-- Start Given passage --

@Dimitri Thanks for your comments. I understand where you are coming
from.

I do think, however, that as Ubuntu is intended (and was intended right
from day 1) to be "for human beings", it would make hugely more sense to
support full-system encryption from the installer. People don't want to
be messing around with "install this, then install that, then fix this
other thing" especially as it's neither documented nor supported by
Canonical.

That's just life.

While technical people love messing around — it's their job, after all!
— your average "human being" hates it. (I also dislike it; I put
together the method simply because I needed it. I documented the process
publicly because I know that there are many, many people like me who
need it.)

Also, I have never had good results from installing a desktop
environment over an existing system, even something as simple as Lubuntu
desktop over an Ubuntu installation.

That, too, is just life.

This request is something that Ubuntu should support. It's not a "nice
to have" feature. In today's world, it's a a "got to have" feature,
whether for business, government, professionals, salespeople, scientific
research, and even personal use. (If I could program, I'd amend the
installer myself to implement this — it is open source, after all).

-- End Given passage --

Exercise requirements ->
1. Read the comment about Ubuntu encryption and decide whether each statement agrees with it: (a) The writer says technical people hate messing around. (b) The writer has had good results installing a desktop environment over an existing system. (c) The writer documented the process publicly. Give yes or no for each, quoting the words that decide it.
2. Write the next part of the comment about Ubuntu encryption, picking up after its last sentence.

-- Start Extracted records --

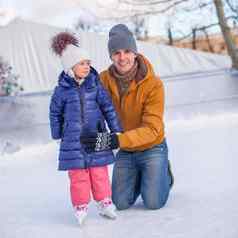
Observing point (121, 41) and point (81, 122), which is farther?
point (121, 41)

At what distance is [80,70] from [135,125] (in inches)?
15.2

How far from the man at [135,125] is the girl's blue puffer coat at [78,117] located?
0.16ft

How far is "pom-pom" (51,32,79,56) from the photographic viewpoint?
2.61 metres

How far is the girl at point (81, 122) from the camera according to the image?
8.17ft

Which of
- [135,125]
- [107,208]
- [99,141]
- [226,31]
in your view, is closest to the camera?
[99,141]

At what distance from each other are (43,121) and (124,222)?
4.92m

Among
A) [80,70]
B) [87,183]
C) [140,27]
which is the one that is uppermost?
[80,70]

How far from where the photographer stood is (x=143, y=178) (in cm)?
279

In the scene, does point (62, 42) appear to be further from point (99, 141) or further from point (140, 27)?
point (140, 27)

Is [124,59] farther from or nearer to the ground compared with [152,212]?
farther from the ground

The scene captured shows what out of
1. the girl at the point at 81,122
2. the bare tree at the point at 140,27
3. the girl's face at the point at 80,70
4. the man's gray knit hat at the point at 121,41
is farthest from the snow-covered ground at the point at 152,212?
the bare tree at the point at 140,27

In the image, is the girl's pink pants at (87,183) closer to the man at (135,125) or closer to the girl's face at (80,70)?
the man at (135,125)

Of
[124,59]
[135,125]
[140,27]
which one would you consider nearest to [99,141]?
[135,125]

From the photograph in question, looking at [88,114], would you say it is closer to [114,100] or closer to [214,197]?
[114,100]
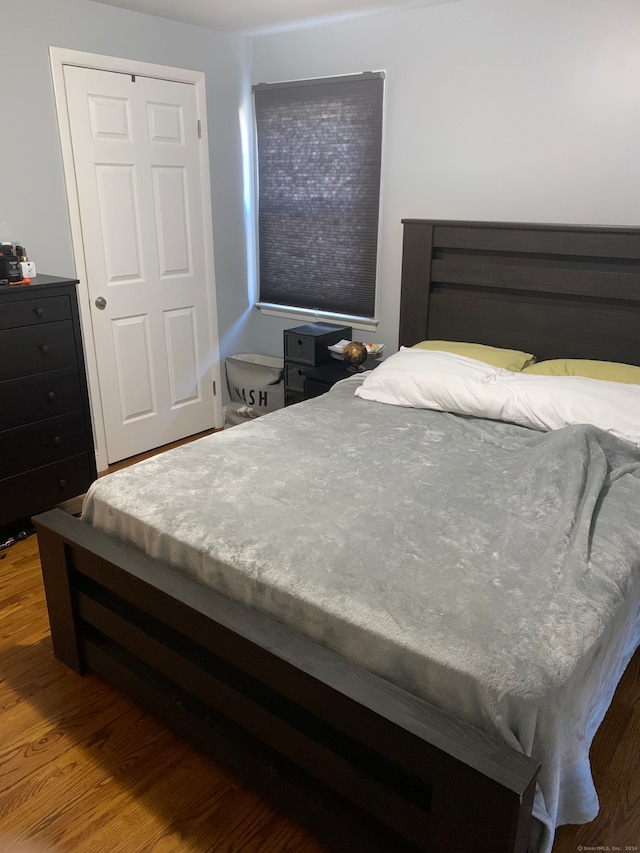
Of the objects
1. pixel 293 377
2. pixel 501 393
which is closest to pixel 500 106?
pixel 501 393

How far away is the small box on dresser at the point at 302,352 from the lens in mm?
3500

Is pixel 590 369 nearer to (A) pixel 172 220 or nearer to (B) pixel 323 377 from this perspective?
(B) pixel 323 377

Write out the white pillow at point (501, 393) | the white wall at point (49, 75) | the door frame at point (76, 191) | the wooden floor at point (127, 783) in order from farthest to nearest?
the door frame at point (76, 191)
the white wall at point (49, 75)
the white pillow at point (501, 393)
the wooden floor at point (127, 783)

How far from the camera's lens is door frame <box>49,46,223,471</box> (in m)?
3.00

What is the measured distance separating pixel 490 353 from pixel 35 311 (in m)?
1.97

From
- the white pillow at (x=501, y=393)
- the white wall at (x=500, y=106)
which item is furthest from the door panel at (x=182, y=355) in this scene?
the white pillow at (x=501, y=393)

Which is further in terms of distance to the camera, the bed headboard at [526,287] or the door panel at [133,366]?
the door panel at [133,366]

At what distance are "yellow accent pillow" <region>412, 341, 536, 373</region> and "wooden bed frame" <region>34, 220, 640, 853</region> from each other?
1.77 metres

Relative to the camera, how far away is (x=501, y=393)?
8.24 ft

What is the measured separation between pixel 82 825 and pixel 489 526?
127cm

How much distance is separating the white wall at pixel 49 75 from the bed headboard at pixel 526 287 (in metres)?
1.53

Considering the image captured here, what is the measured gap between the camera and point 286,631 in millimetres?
1440

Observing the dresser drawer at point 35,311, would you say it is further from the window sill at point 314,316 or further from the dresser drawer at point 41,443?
the window sill at point 314,316

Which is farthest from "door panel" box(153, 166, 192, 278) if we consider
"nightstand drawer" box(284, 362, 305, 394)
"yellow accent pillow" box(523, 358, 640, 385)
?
"yellow accent pillow" box(523, 358, 640, 385)
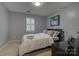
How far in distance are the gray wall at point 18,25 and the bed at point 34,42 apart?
3.7 inches

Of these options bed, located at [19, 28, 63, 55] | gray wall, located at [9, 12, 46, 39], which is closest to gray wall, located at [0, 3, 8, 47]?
gray wall, located at [9, 12, 46, 39]

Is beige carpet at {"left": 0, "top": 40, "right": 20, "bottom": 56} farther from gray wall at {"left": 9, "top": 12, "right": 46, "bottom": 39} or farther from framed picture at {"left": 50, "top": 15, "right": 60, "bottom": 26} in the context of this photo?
framed picture at {"left": 50, "top": 15, "right": 60, "bottom": 26}

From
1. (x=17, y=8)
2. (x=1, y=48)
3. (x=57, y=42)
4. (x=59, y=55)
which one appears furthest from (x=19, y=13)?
(x=59, y=55)

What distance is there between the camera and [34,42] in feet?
4.33

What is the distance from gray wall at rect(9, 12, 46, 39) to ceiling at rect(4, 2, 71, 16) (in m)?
0.07

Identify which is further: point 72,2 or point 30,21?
point 30,21

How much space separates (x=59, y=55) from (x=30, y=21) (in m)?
0.67

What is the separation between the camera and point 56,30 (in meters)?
1.37

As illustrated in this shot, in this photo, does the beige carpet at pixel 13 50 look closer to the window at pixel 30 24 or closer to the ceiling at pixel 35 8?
the window at pixel 30 24

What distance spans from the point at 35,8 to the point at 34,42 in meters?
0.51

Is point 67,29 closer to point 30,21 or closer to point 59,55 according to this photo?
point 59,55

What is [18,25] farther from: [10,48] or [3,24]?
[10,48]

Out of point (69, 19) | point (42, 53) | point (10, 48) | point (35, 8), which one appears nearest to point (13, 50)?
point (10, 48)

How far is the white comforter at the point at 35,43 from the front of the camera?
1301 mm
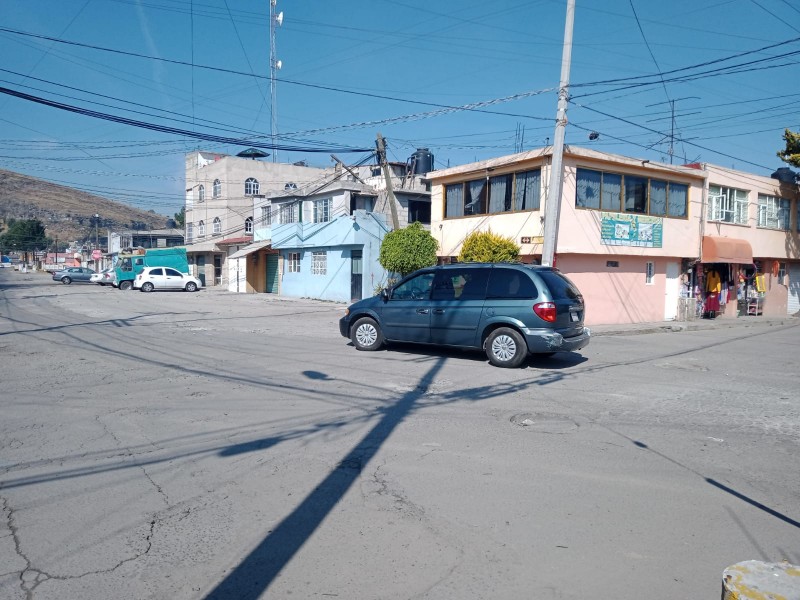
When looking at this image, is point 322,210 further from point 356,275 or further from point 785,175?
point 785,175

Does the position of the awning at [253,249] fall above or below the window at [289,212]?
below

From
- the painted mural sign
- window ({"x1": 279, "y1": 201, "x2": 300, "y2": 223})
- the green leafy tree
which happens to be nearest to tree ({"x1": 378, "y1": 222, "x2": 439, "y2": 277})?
the painted mural sign

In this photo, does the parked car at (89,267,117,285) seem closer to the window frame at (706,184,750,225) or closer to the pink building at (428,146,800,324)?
the pink building at (428,146,800,324)

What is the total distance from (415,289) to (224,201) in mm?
39325

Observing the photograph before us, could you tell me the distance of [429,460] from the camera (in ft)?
17.8

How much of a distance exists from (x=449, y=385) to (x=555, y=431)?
2.63 m

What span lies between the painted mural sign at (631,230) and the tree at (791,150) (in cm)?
777

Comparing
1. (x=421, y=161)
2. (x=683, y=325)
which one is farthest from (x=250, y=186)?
(x=683, y=325)

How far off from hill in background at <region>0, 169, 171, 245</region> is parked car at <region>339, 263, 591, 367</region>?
4914 inches

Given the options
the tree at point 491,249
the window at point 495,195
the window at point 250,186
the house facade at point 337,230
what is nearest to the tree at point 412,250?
the window at point 495,195

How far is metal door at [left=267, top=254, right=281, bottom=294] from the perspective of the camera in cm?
3641

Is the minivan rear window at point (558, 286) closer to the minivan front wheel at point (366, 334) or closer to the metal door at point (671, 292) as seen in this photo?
the minivan front wheel at point (366, 334)

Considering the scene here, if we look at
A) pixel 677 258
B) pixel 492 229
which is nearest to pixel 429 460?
pixel 492 229

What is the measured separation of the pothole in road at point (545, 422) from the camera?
6543 mm
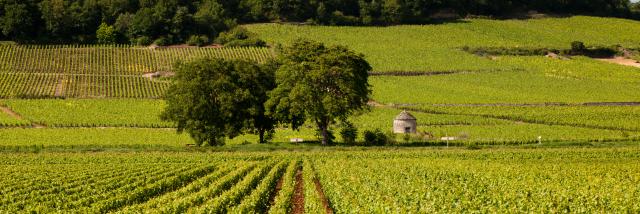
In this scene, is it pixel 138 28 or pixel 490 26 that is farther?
pixel 490 26

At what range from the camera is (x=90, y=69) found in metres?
133

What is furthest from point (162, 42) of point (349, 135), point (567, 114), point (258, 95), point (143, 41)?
point (349, 135)

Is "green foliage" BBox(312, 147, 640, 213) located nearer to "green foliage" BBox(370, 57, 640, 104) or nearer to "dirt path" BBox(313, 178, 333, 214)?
"dirt path" BBox(313, 178, 333, 214)

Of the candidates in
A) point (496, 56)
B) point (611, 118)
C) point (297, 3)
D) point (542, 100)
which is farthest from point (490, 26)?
point (611, 118)

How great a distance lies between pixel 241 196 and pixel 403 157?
96.5 ft

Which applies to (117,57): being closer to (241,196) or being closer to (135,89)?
(135,89)

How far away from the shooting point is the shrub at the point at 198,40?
15138 centimetres

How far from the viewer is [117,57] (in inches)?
5541

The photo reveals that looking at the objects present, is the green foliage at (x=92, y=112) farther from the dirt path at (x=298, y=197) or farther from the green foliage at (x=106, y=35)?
the dirt path at (x=298, y=197)

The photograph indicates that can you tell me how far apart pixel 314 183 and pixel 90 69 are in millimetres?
92912

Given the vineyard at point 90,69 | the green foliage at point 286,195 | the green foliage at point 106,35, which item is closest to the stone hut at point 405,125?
the green foliage at point 286,195

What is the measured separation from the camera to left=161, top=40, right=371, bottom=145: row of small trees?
79500mm

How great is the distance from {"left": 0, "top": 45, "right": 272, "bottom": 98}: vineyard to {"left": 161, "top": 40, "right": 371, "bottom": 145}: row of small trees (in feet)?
120

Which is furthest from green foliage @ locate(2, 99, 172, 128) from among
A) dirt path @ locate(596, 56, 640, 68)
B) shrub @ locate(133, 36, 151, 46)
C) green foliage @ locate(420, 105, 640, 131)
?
dirt path @ locate(596, 56, 640, 68)
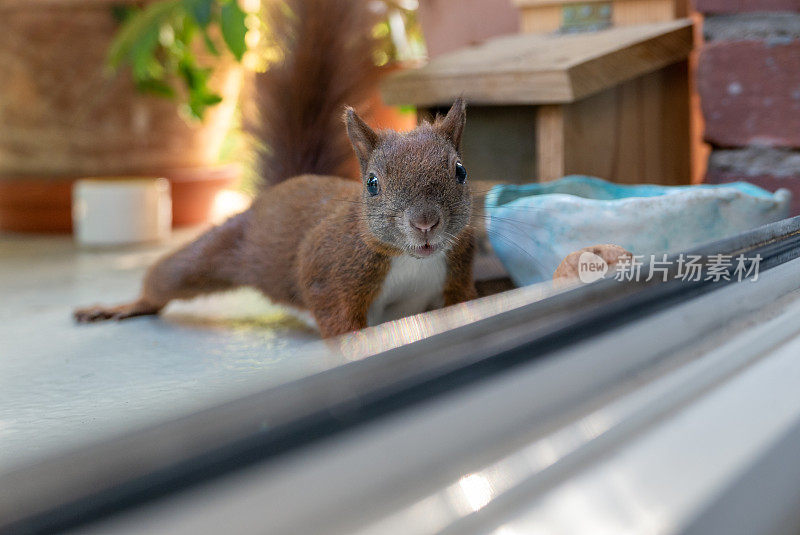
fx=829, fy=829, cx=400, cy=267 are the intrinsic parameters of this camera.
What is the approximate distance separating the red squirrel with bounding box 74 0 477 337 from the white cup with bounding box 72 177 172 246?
1.84 ft

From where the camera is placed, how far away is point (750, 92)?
3.33 ft

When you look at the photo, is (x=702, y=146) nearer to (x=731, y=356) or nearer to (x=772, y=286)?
(x=772, y=286)

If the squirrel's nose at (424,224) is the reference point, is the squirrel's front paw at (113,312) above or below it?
below

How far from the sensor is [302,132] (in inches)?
44.1

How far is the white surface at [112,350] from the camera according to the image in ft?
1.82

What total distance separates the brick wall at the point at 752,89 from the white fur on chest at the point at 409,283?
0.40 m

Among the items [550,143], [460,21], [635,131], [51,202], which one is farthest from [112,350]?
[51,202]

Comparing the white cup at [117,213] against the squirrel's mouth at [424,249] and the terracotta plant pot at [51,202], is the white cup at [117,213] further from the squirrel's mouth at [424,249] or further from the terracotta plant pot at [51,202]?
the squirrel's mouth at [424,249]

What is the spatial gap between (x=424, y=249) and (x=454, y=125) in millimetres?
144

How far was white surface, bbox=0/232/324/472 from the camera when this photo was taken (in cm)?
56

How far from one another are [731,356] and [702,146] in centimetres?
72

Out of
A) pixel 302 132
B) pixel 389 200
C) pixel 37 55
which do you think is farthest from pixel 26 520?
pixel 37 55

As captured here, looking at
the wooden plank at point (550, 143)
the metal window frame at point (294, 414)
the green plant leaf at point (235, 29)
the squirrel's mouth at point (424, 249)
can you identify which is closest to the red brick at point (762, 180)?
the wooden plank at point (550, 143)

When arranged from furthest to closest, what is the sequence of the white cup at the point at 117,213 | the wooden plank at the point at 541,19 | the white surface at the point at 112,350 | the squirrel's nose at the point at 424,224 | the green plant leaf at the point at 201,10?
the white cup at the point at 117,213
the green plant leaf at the point at 201,10
the wooden plank at the point at 541,19
the squirrel's nose at the point at 424,224
the white surface at the point at 112,350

-- End Extracted records --

The responses ->
1.
(a) No. "While technical people love messing around — it's their job, after all!"
(b) No. "I have never had good results from installing a desktop environment over an existing system"
(c) Yes. "I documented the process publicly because I know that there are many, many people like me who need it."

2.
This is made even more urgent by the fact that Ubuntu 18.04 no longer
supports encryption at all. Even the recommended workaround, fscrypt, is
broken.

I cannot understand the antagonism to this request — it's a proven
method; it's not particularly difficult; it's easy enough to modify the
existing installer to do this; it's significantly better than the
existing options; it uses only proven technology; and it would prove
hugely popular, helping to tip the balance to switch to Ubuntu in
organisations that are currently uncertain.

I know that I were an internal sysadmin, or a consultant to a
professional (I used to be both, decades ago), up to version 16.04 I
would have recommended Ubuntu every time without hesitation. But, from
18.04, I absolutely would not, because it's too problematic to install
with encryption and then keep it reliably up to date.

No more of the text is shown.